● **Übungstext**:
Beispiele finden die Autoren etwa in Streitigkeiten wie dem zwischen 
dem Druckerkrösus Lexmark und Konkurrenten auf dem  Markt für 
Nachfüllpatronen [9] oder den herbeigeklagten 
 Interoperabilitätsproblemen mit Gartentoröffnern [10]. Dass die 
Datenherren gerade Sicherheitsforscher wie  Sklyaroff [11] aufgrund von 
vermuteter DMCA-Verletzungen auf dem Kicker hatten, entbehre aber nicht 
einer gewissen Ironie. Schließlich könnten so auch Techniken zur 
Absicherung von Inhalten behindert werden. 

Besonders hart zu Gericht gehen die CED-Forscher jedoch mit den sich 
breit machenden DRM-Systemen. Diese wären zwar mittelfristig auf 
technischer Ebene zum Scheitern verurteilt, schließen sie sich dem 
Grundgedanken des "Darknet"-Papers aus den Untiefen der 
Microsoft-Forschungsstätten an (  Microsoft-Forscher: Gegen 
Tauschbörsen hilft kein DRM [12]). Schon eine einzige erfolgreiche 
Attacke könne schließlich in Software gegossen und damit auch 
interessierten Laien zugänglich gemacht werden. Außerdem würden die 
technisch komplexen und einen hohen Support-Bedarf nach sich ziehenden 
Kontrolltechniken naturgemäß die Kosten des Gesamtsystems erhöhen und 
Haftungsfragen angesichts der anfallenden immensen Nutzerdaten und der 
damit wahrscheinlichen Datenschutzverletzungen aufwerfen.

● **Bereitgestellte Angaben**:
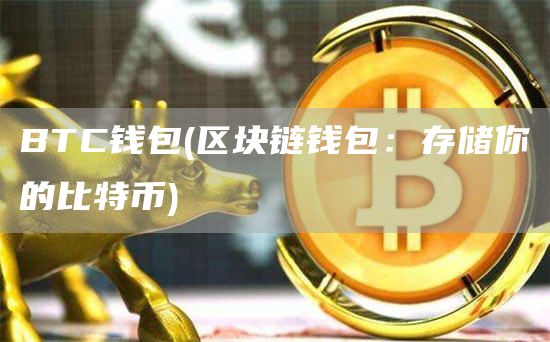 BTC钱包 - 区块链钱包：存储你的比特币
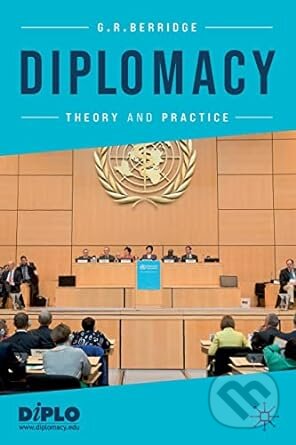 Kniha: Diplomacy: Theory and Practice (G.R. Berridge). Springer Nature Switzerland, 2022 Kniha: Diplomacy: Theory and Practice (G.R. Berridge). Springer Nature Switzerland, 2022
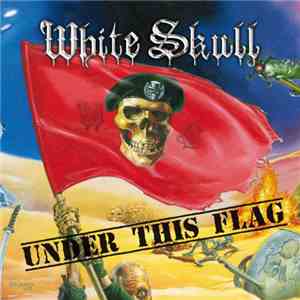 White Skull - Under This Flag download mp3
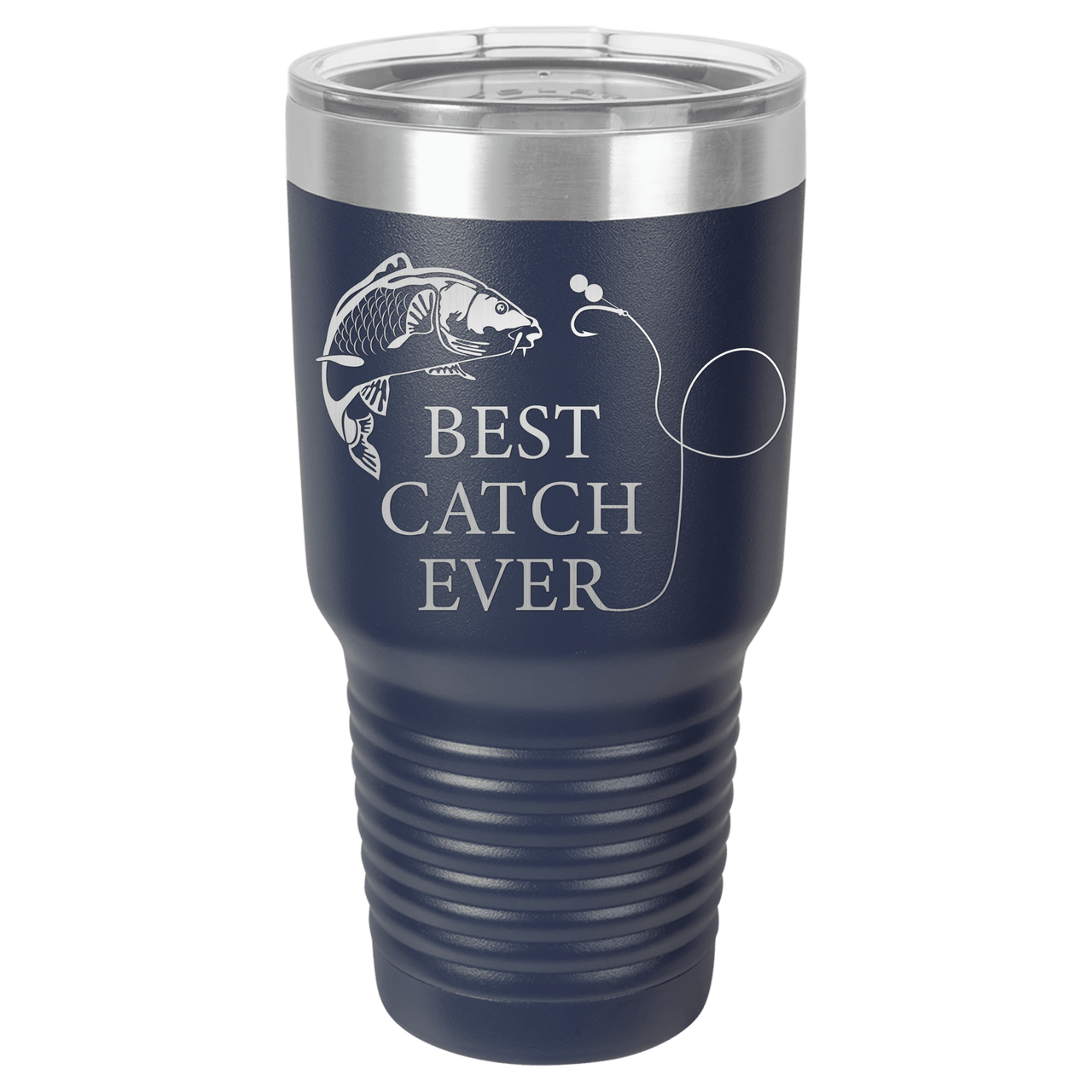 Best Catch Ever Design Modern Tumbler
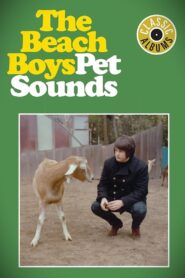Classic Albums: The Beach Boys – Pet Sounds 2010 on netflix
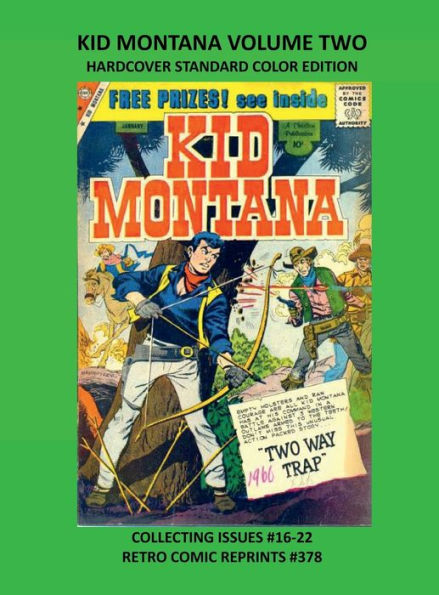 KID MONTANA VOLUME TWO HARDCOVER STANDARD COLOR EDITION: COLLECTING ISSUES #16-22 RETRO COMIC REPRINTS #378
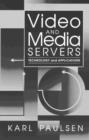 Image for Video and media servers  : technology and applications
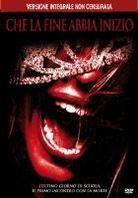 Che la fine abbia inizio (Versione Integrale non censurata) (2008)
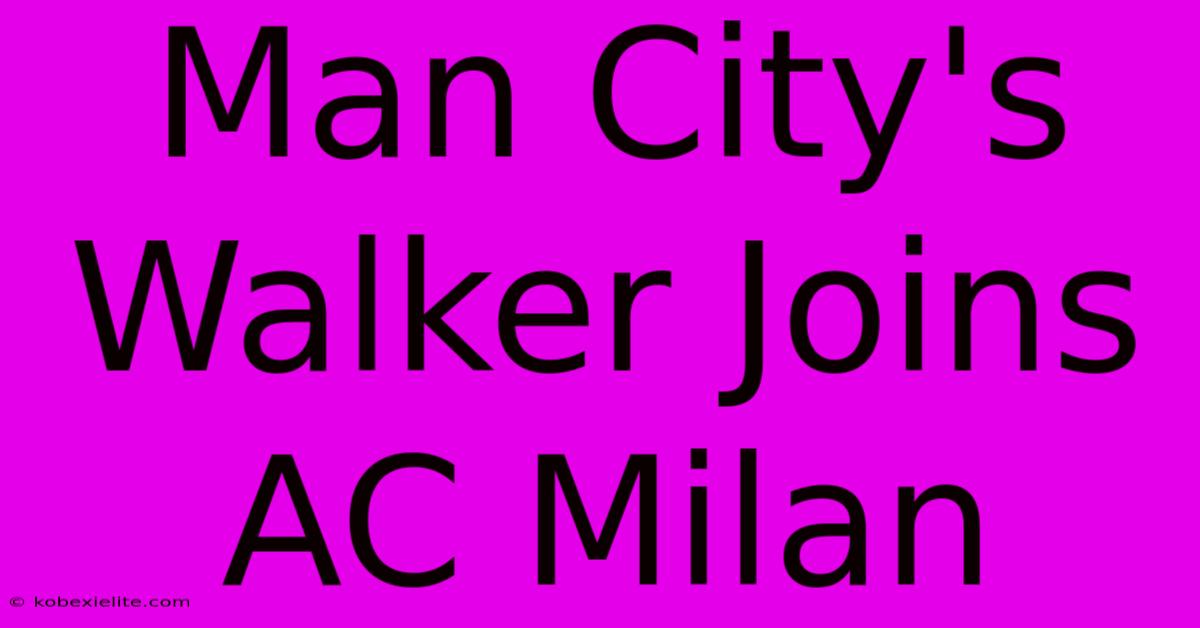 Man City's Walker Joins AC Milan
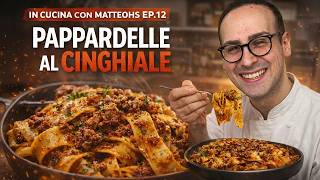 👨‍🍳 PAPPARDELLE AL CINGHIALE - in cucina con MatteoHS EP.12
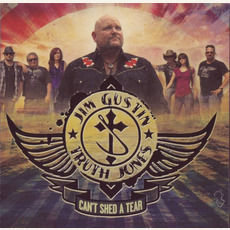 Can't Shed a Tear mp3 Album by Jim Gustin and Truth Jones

● **Aufgabe 1**:
Prüfe, ob die Aussagen (a), (b) und (c) mit dem Text über DRM und DMCA übereinstimmen. Antworte jeweils mit Ja oder Nein und führe die entscheidenden Worte des Textes wörtlich an.
(a) Die CED-Forscher halten DRM-Systeme mittelfristig auf technischer Ebene für zum Scheitern verurteilt.
(b) Kontrolltechniken senken die Kosten des Gesamtsystems.
(c) Das "Darknet"-Paper stammt von Sicherheitsforschern wie Sklyaroff.
● **Aufgabe 2**:
Führe den Text über DRM und DMCA nach seinem letzten Satz fort.

● **Lösung 1**:
(a) Ja: "Diese wären zwar mittelfristig auf technischer Ebene zum Scheitern verurteilt"
(b) Nein: "naturgemäß die Kosten des Gesamtsystems erhöhen"
(c) Nein: "aus den Untiefen der Microsoft-Forschungsstätten"

● **Lösung 2**:
Unzumutbare Normen in Nutzerlizenzen 

Auf dem Weg zum Scheiterhaufen könnten DRM-Systeme allerdings noch 
gravierende Schäden verursachen, warnen die Verfasser des Reports. Da 
die mit ihrer Hilfe "geschützten" Inhalte meist mit sehr restriktiven 
Lizenzen verknüpft würden, könnten sie die bestehenden Schrankenrechte 
zugunsten der Nutzer einfach aushebeln. Mit einem Klick seien die 
Datenherren imstande, die Verbraucher Lizenzvereinbarungen absegnen zu 
lassen, mit denen sie "unzumutbare Normen" etablieren könnten. Kritik 
oder Parodien etwa würden sich Firmen auf diesem Wege genauso verbieten 
wie etwa das heute noch mögliche Ausleihen von (analogen) Werken in 
Bibliotheken. 

Starke Bedenken äußern die Analysten zudem an der sich abzeichnenden 
Kastration des Universalcomputers und offener Technikplattformen 
allgemein. Dabei kommen sie kurz auch auf die 
"Selbstkontrollmechanismen" der Computerindustrie im Rahmen der Trusted 
Computing Platform Alliance (TCPA) zu sprechen (  Kontrolliertes 
Vertrauen [13]). Derlei Vorstöße von privater Seite seien bisher unter 
weitgehendem Ausschluss der Öffentlichkeit erfolgt, kritisieren sie die 
Versuche zur DRM-Einführung durch die Hintertür. Das ist erstaunlich, 
da IBM bislang zu den Zugpferden der "Vertrauensoffensive" zählte, nun 
ein Forschungschef von Big Blue aber von den Bemühungen ein Stück weit 
mit abrückt.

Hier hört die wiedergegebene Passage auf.